● **Instrução**
Dê sequência ao discurso de formatura da turma de 2019 da BYU, começando logo depois da última frase apresentada.

Presidente Worthen, ilustres convidados, pais, amigos e membros da turma de 2019 da Universidade Brigham Young: Parabéns por este dia importante e obrigado por esta incrível honra. Com este diploma honorário, tenho orgulho de dizer que finalmente sou um verdadeiro membro da comunidade da BYU.

Confesso que, até este momento, só fingi ser membro da comunidade da BYU. Sei que isso soa mal, então deixem-me explicar. Há vários anos, vim a este belo lugar, a BYU, para dar uma palestra. Meus maravilhosos anfitriões me mandaram para casa com uma tonelada de brindes da BYU: camisetas, canecas – tudo o que vocês possam imaginar. Vocês são ótimos em marketing de produtos.

Um presente especialmente bacana que recebi naquele dia foi uma maleta. Ela tinha o logotipo da BYU estampado na frente. Na verdade, eu precisava de uma maleta nova, mas hesitei em usá-la por causa do logotipo. Parecia um pouco estranho, como se fosse propaganda enganosa. Vejam bem, não sou membro do corpo docente da BYU, e nem sou membro de A Igreja de Jesus Cristo dos Santos dos Últimos Dias. Sou católico.

Alguém me disse, a propósito, que sou seu católico favorito – mas imagino que vocês digam isso a todos os católicos.

Quando expressei essa hesitação, minha esposa, Esther, disse: “Que besteira. Use a maleta. Ela é bonita”.

● **Trecho dos dados**
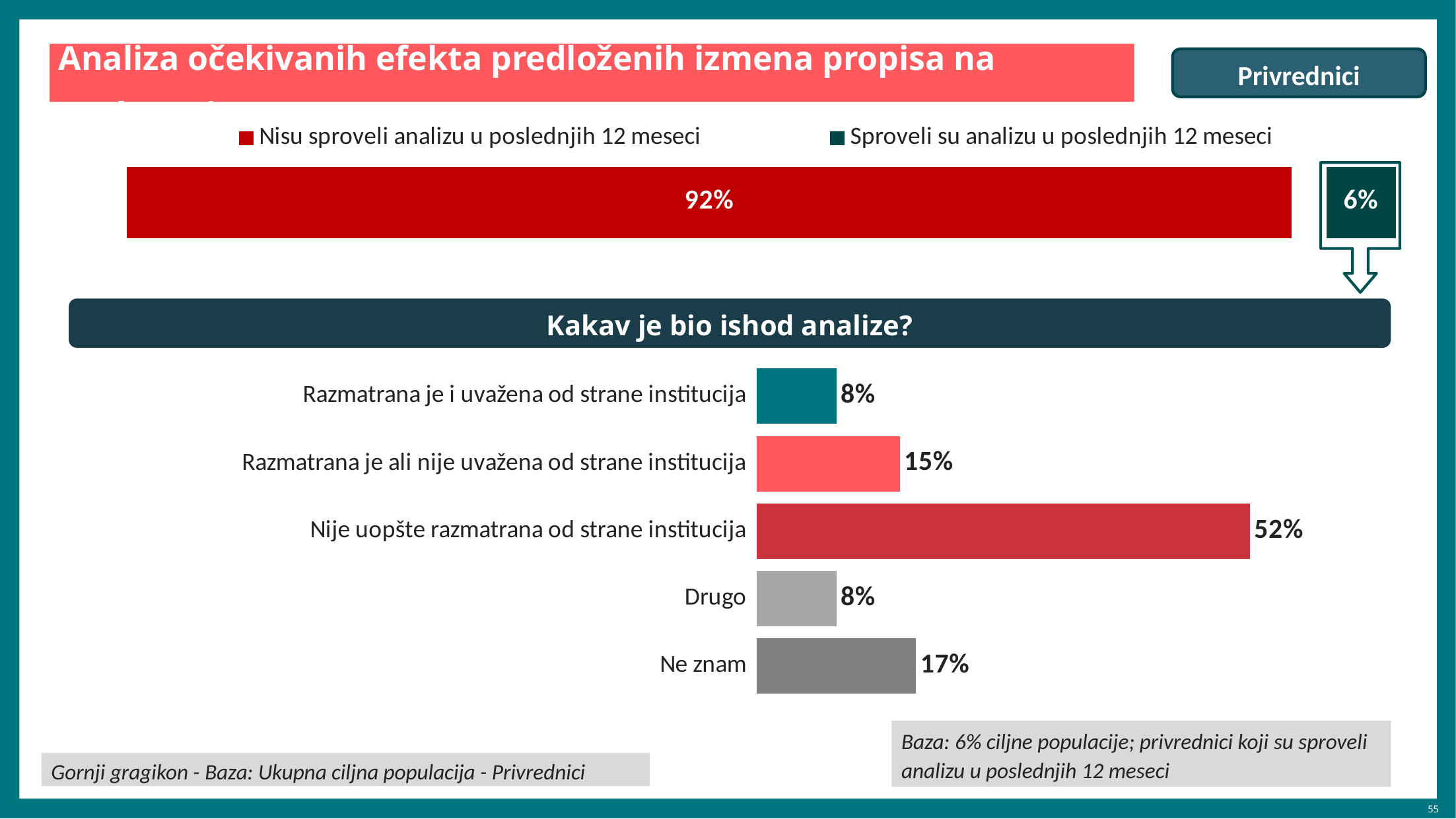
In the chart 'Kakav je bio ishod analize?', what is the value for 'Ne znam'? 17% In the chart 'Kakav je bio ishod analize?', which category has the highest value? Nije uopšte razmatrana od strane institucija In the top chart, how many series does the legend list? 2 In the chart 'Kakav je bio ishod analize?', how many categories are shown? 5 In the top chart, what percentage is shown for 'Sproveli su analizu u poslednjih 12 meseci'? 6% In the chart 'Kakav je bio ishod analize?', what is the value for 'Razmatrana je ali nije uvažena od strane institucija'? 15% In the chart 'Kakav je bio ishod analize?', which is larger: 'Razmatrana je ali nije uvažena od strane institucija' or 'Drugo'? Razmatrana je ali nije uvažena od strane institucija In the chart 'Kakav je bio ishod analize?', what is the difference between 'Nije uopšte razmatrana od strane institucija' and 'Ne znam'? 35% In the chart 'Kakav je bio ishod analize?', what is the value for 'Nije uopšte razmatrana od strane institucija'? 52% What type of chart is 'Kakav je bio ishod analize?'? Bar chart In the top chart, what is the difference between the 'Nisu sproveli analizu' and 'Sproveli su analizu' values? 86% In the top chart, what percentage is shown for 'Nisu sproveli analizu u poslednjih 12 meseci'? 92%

● **Resultado do exercício**
Então, coloquei minhas coisas dentro da maleta e a levei para minhas viagens. Eu viajo o tempo todo. Estou sempre em aeroportos. E a situação é a seguinte: Percebi que as pessoas olhavam para minha maleta e depois olhavam para mim. Elas ficavam com uma expressão estranha no rosto, do tipo: “Nunca vi um mórmon hipster e idoso antes”. (Desculpem-me, “santo dos últimos dias”!) Isso era interessante, mas aqui está a parte engraçada: Descobri que isso estava mudando meu comportamento. Eu estava agindo com mais amor e bondade do que normalmente agiria. As pessoas olhavam para minha maleta, e de repente eu estava querendo ajudá-las com sua bagagem. Eu queria oferecer meu lugar na fila. Esse tipo de coisa. Por quê? Porque eu estava inconscientemente tentando viver de acordo com os altos padrões de bondade da sua igreja e da sua universidade. No mínimo, eu estava tentando não prejudicar sua merecida reputação.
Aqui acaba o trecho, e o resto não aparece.